### TASK BRIEF
Starting with the line that contains "When looking at" and continuing through the last line of the records, render those lines as a JSON list of strings, one string per line, including the starting line and omitting blank lines.

### DATA SUPPLIED
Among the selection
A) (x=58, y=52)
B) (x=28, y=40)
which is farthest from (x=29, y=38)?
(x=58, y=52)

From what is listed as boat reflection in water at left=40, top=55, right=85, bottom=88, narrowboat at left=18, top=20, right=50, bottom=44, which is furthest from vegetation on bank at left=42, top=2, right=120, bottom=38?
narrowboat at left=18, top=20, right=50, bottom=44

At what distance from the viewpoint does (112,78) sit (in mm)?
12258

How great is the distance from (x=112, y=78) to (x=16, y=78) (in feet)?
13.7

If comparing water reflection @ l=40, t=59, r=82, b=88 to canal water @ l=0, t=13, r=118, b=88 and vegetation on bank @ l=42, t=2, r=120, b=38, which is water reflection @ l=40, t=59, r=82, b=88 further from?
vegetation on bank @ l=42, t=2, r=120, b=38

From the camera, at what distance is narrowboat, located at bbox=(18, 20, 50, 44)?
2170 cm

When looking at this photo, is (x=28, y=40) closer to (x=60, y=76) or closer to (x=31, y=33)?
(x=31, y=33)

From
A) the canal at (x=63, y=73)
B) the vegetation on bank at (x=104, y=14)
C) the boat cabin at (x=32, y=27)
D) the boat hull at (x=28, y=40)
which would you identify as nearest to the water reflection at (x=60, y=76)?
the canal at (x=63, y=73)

### RESULT
[
  "When looking at this photo, is (x=28, y=40) closer to (x=60, y=76) or closer to (x=31, y=33)?",
  "(x=31, y=33)",
  "From",
  "A) the canal at (x=63, y=73)",
  "B) the vegetation on bank at (x=104, y=14)",
  "C) the boat cabin at (x=32, y=27)",
  "D) the boat hull at (x=28, y=40)",
  "which would you identify as nearest to the water reflection at (x=60, y=76)?",
  "the canal at (x=63, y=73)"
]